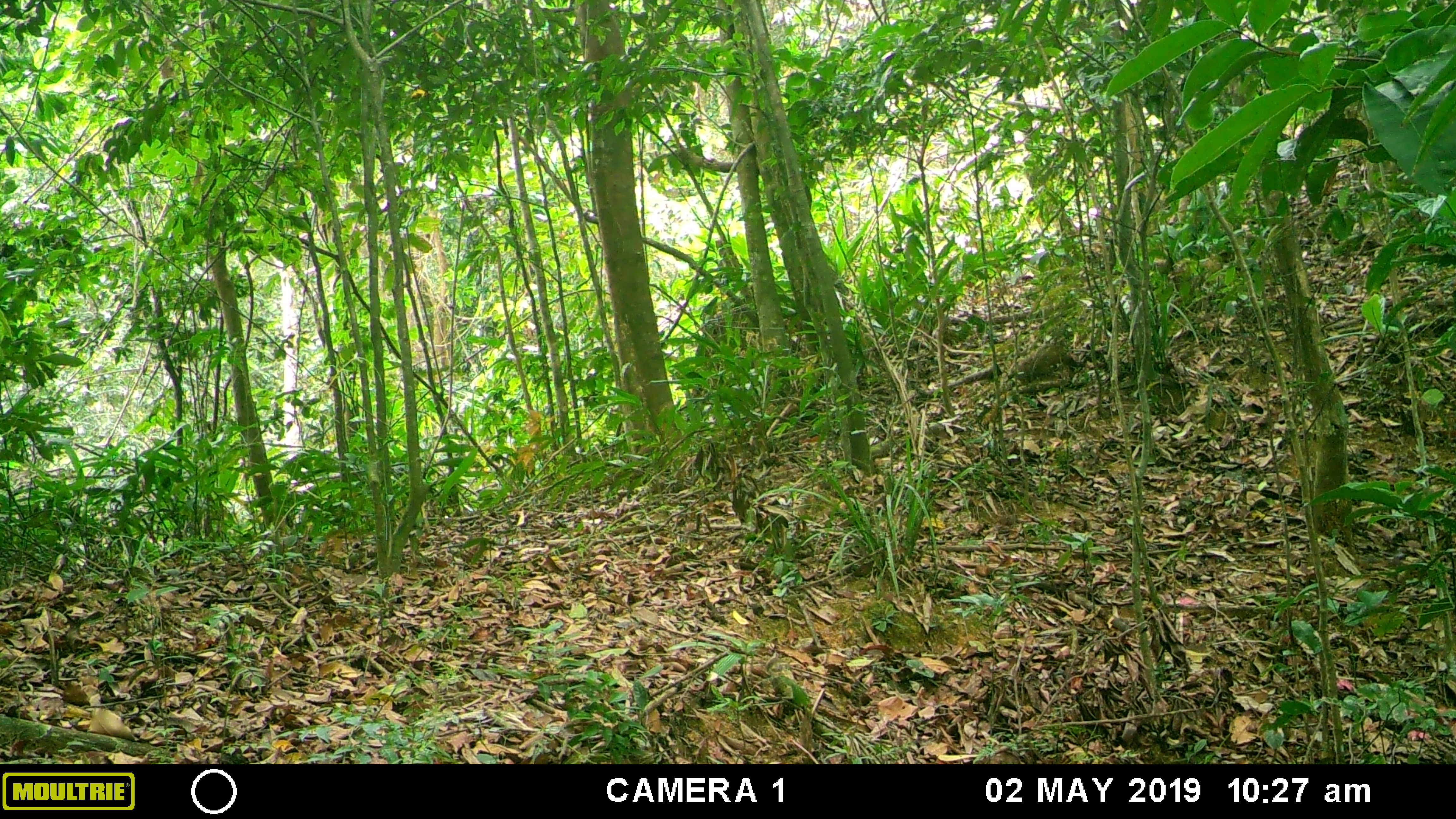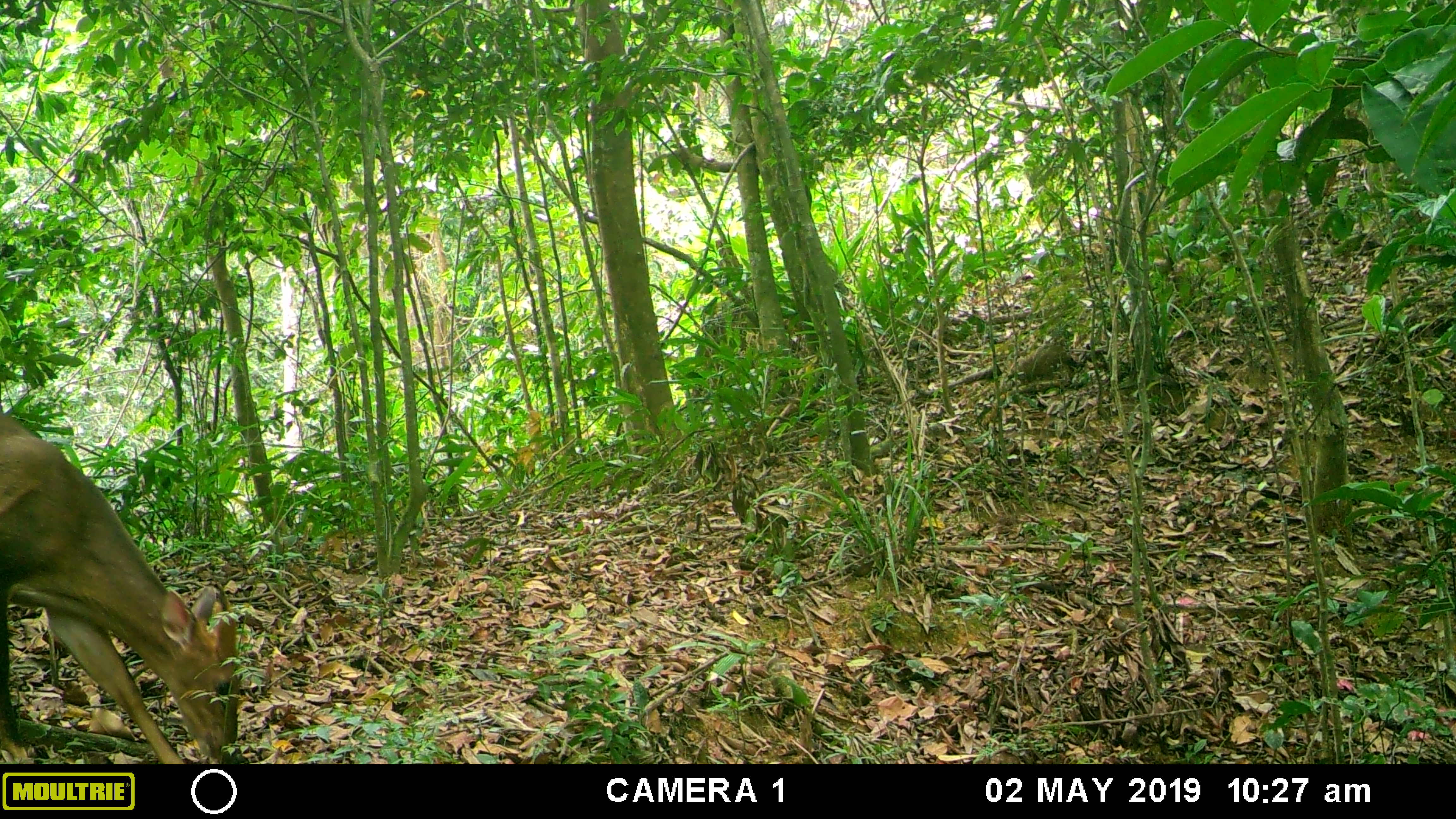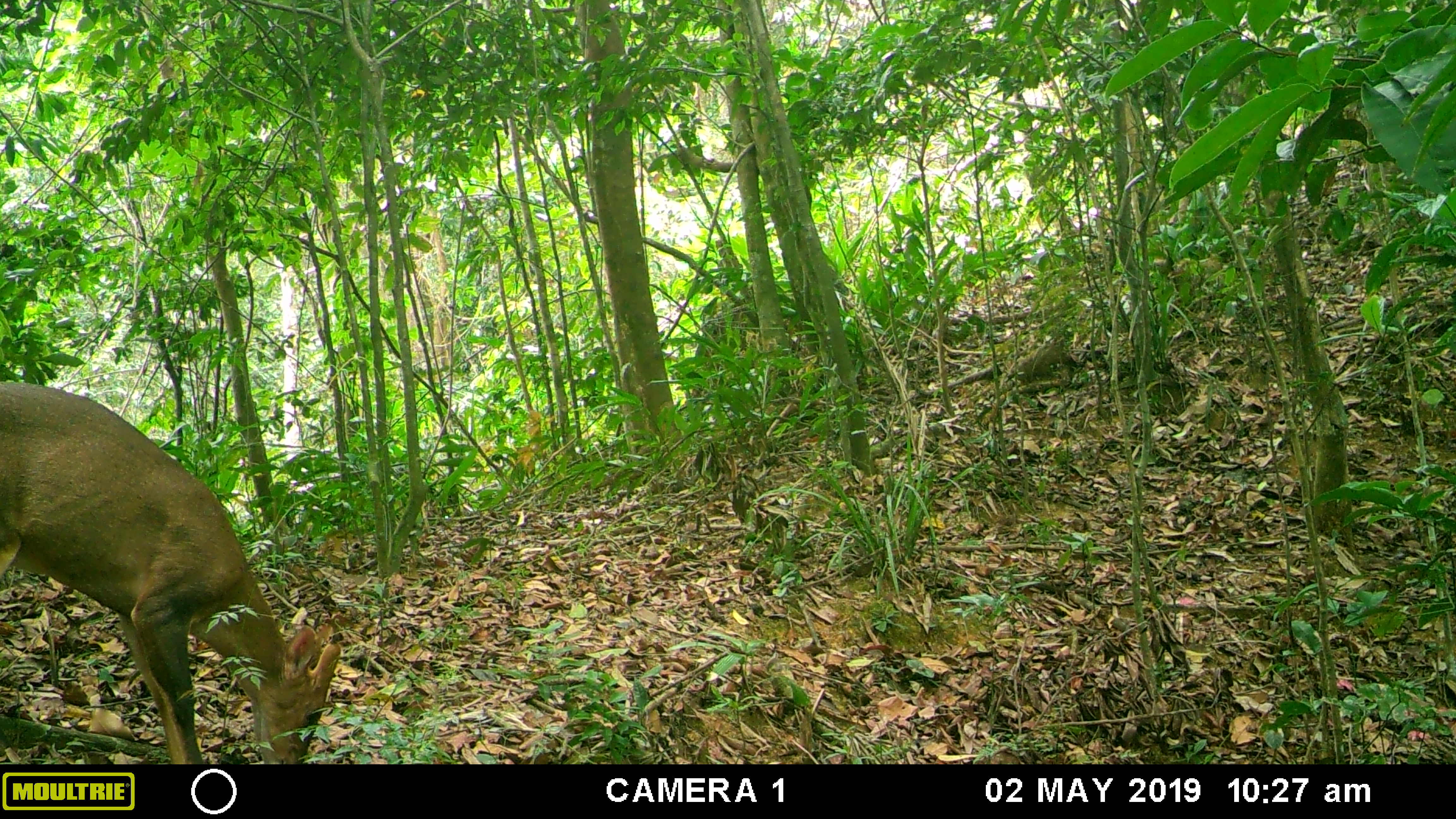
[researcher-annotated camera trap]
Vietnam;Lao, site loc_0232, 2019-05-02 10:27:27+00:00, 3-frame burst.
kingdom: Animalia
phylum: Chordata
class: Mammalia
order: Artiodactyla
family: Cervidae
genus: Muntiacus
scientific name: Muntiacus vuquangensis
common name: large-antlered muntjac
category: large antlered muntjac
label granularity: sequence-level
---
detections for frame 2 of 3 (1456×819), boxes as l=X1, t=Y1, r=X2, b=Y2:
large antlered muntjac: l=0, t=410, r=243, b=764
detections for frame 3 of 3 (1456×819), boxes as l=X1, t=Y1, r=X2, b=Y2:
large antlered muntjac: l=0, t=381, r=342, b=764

──────

Exact copy, pictures excluded: restate every record above word for word.

[researcher-annotated camera trap]
Vietnam;Lao, site loc_0232, 2019-05-02 10:27:27+00:00, 3-frame burst.
kingdom: Animalia
phylum: Chordata
class: Mammalia
order: Artiodactyla
family: Cervidae
genus: Muntiacus
scientific name: Muntiacus vuquangensis
common name: large-antlered muntjac
category: large antlered muntjac
label granularity: sequence-level
---
detections for frame 2 of 3 (1456×819), boxes as l=X1, t=Y1, r=X2, b=Y2:
large antlered muntjac: l=0, t=410, r=243, b=764
detections for frame 3 of 3 (1456×819), boxes as l=X1, t=Y1, r=X2, b=Y2:
large antlered muntjac: l=0, t=381, r=342, b=764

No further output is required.